In a statement, he made in Berlin before traveling to Ankara for talks with his Turkish counterpart later in the day, Maas said Germany welcomes recent diplomatic initiatives by Turkey and expects this positive momentum to continue.
“The announcement by Turkey and Greece that they will resume the exploratory talks, which had been interrupted since 2016, is an important first step,” he said.
“During Germany’s EU Presidency in the last six months, we have made strong efforts for the resumption of direct talks between Turkey and Greece. The start of these talks now offers a real chance of permanent de-escalation in the Eastern Mediterranean,” he added.
Maas said Turkey has not only made positive statements about dialogue, but also taken concrete steps in recent weeks to contribute to a de-escalation in the region, and also ended some of its drilling activities in the region ahead of the schedule.
“The positive momentum we have witnessed in the past few weeks must continue in order to restore the lost confidence and create the basis for a solutions-oriented dialogue,” he said.
“That is why I am traveling to Ankara today to encourage my counterpart Mevlut Cavusoglu to resolutely continue and consolidate the constructive course of recent weeks,” he added.
Turkey and Greece announced last week that they will resume the exploratory talks on Jan. 25 in Istanbul after a four-year hiatus.
Talks are expected to focus on bilateral disputes, including maritime boundaries and drilling rights in the region.

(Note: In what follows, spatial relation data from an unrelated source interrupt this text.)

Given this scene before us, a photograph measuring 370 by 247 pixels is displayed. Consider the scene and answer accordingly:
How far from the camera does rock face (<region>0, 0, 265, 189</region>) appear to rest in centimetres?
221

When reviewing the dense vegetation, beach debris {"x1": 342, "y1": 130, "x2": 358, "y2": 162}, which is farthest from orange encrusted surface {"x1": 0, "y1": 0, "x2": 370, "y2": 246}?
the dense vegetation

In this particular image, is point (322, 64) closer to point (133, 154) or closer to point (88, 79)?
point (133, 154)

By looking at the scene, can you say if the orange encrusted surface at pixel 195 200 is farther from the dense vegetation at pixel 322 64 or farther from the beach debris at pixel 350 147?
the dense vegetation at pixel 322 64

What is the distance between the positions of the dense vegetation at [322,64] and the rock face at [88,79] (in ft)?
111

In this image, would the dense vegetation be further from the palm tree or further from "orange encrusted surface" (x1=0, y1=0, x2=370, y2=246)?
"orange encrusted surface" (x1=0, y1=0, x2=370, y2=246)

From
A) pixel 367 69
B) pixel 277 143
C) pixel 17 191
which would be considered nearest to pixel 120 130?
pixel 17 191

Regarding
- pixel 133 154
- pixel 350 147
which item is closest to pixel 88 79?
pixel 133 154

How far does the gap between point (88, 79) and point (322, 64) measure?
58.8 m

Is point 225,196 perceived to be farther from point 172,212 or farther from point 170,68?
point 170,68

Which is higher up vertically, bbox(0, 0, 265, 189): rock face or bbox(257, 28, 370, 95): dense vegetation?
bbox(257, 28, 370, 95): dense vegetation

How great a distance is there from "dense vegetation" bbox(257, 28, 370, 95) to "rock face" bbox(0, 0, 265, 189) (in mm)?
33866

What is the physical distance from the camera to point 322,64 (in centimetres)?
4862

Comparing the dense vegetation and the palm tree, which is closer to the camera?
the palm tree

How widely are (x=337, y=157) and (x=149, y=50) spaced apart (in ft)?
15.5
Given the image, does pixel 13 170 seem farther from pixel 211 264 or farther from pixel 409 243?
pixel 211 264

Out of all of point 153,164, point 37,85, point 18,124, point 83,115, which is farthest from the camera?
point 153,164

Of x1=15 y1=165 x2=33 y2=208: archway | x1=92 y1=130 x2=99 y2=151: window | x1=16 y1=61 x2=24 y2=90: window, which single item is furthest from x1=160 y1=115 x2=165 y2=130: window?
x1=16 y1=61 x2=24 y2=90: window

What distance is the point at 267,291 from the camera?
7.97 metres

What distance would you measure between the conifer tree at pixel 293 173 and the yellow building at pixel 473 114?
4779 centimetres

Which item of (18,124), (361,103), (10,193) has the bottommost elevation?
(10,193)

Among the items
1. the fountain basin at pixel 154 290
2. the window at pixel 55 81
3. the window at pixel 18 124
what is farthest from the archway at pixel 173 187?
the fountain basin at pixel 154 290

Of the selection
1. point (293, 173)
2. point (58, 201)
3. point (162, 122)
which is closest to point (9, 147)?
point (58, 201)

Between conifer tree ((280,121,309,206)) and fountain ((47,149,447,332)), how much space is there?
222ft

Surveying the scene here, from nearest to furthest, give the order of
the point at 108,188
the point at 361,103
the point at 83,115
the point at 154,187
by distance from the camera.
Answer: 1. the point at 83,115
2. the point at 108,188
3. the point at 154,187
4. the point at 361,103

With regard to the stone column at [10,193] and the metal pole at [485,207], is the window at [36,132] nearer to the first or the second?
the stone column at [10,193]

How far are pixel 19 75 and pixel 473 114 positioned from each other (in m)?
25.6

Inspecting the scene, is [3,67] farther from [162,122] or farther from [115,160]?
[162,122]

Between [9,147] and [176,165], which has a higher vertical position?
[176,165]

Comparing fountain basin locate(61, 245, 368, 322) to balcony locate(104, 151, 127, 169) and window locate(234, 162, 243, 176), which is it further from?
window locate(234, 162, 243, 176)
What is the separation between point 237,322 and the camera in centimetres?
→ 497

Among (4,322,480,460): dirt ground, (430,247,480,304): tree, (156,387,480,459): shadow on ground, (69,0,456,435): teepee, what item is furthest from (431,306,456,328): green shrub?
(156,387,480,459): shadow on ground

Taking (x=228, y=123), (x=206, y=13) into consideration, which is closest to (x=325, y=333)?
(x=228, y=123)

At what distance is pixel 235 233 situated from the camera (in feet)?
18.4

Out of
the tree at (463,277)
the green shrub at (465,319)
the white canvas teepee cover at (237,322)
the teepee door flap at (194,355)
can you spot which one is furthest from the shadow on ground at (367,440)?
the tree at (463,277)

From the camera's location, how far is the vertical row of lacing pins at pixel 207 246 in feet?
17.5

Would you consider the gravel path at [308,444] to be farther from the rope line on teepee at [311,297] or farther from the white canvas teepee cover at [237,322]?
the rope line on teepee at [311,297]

Turkey, which has the longest continental coastline in the Eastern Mediterranean, has rejected maritime boundary claims by Greece and the Greek Cypriot administration, stressing that the excessive claims violate the sovereign rights of Turkey and the Turkish Cypriots.
Ankara sent several drill ships last year to explore for energy in the Eastern Mediterranean, asserting its rights in the region, as well as those of the Turkish Republic of Northern Cyprus.
Turkish leaders have repeatedly stressed that Ankara is in favor of resolving outstanding problems in the region through international law, good neighborly relations, dialogue and negotiations.